Möglich wären nach den letzten Umfragen unterschiedliche Bündnisse. Neben einer CDU-geführten Koalition wäre auch denkbar, dass SPD, Grüne und Linke zusammen weiterregieren. Die CDU könnte dann trotz eines Wahlsiegs am Ende leer ausgehen. Wer auch immer künftig in Berlin koaliert, kann es maximal bis 2026 tun. Da es sich um eine Wiederholungs- und keine Neuwahl handelt, ändert sich nichts an der Legislaturperiode.

Großeinsatz der Berliner Polizei

Zugleich zeigten Umfragen, dass rund ein Drittel der Berliner bis zuletzt nicht wusste, wen und ob sie überhaupt wählen.

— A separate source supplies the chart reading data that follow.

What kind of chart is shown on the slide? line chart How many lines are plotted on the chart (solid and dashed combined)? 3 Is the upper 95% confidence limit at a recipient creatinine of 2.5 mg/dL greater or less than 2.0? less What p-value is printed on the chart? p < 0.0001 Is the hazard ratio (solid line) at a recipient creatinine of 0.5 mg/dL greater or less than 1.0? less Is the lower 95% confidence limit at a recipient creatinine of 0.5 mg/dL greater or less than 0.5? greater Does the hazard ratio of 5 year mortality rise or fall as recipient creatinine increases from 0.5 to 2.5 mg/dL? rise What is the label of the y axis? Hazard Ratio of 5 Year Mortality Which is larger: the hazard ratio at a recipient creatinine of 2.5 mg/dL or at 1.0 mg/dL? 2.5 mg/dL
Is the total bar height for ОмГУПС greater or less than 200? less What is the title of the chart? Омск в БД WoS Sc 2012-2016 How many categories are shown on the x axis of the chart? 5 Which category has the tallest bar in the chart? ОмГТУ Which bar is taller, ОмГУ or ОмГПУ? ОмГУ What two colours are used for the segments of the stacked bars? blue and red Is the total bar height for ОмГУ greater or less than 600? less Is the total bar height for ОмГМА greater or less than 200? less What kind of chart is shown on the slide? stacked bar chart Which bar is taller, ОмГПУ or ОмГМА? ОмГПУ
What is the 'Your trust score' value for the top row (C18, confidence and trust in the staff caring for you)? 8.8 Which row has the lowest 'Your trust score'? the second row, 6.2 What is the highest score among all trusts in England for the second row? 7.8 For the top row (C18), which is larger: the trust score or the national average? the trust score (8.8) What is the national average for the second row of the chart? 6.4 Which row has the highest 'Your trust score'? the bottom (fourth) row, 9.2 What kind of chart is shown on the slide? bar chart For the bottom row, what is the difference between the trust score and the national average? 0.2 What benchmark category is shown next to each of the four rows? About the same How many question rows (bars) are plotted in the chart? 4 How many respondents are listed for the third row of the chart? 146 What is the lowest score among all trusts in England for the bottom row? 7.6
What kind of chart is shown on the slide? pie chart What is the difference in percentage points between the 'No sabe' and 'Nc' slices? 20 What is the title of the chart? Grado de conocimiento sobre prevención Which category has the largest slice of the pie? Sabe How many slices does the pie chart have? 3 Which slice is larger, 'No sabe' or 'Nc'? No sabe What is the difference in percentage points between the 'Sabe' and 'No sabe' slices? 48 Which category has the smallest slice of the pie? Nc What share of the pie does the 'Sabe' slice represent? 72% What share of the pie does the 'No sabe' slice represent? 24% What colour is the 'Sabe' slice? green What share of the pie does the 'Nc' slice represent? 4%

Der Unmut über das politische Personal sowie eine generelle Ratlosigkeit "lässt in noch geringerem Maße verlässliche Aussagen über den Wahlausgang zu, als es ohnehin bei den meisten Wahlen der Fall ist", erklärte Forsa-Chef Manfred Güllner.

Die Berliner Polizei sichert die Wiederholungswahl mit bis zu 1700 Einsatzkräften ab. Die Polizistinnen und Polizisten seien bis etwa 21 Uhr zusätzlich stadtweit unterwegs, sagte eine Behördensprecherin. Es gehe um den Schutz der insgesamt mehr als 2200 Wahllokale, des Abgeordnetenhauses und von Regierungsgebäuden. "Ziel ist, den ordnungsgemäßen Ablauf der Wahl zu sichern", so die Sprecherin.

Größeren Kundgebungen vor Wahllokalen sind nicht zugelassen, weil dies den Zutritt behindern könnte. Zudem sollen Störaktionen verhindert werden. Bislang liegen der Polizei aber keine Hinweise dafür vor, dass die Wahl behindert werden soll. Die Beamten stehen zudem in engem Austausch mit der Landeswahlleitung. Wenn es in den Wahllokalen zu Engpässen kommt, soll die Polizei unterstützen - etwa beim Transport zusätzlicher Wahlkabinen oder Wahlurnen.

Zu den Problemen 2021 zählten falsche und fehlende Stimmzettel, zu wenige Wahlurnen, die zeitweise Schließung von Wahllokalen sowie lange Schlangen davor mit Wartezeiten von mitunter mehreren Stunden. In rund der Hälfte der Wahllokale stimmten Wähler damals nach 18 Uhr ab, als Medien schon Prognosen verbreiteten. Auch die Bundestagswahl in Berlin könnte wegen der damaligen Pannen teilweise oder ganz wiederholt werden. Darüber entscheidet das Bundesverfassungsgericht - wann, ist noch offen.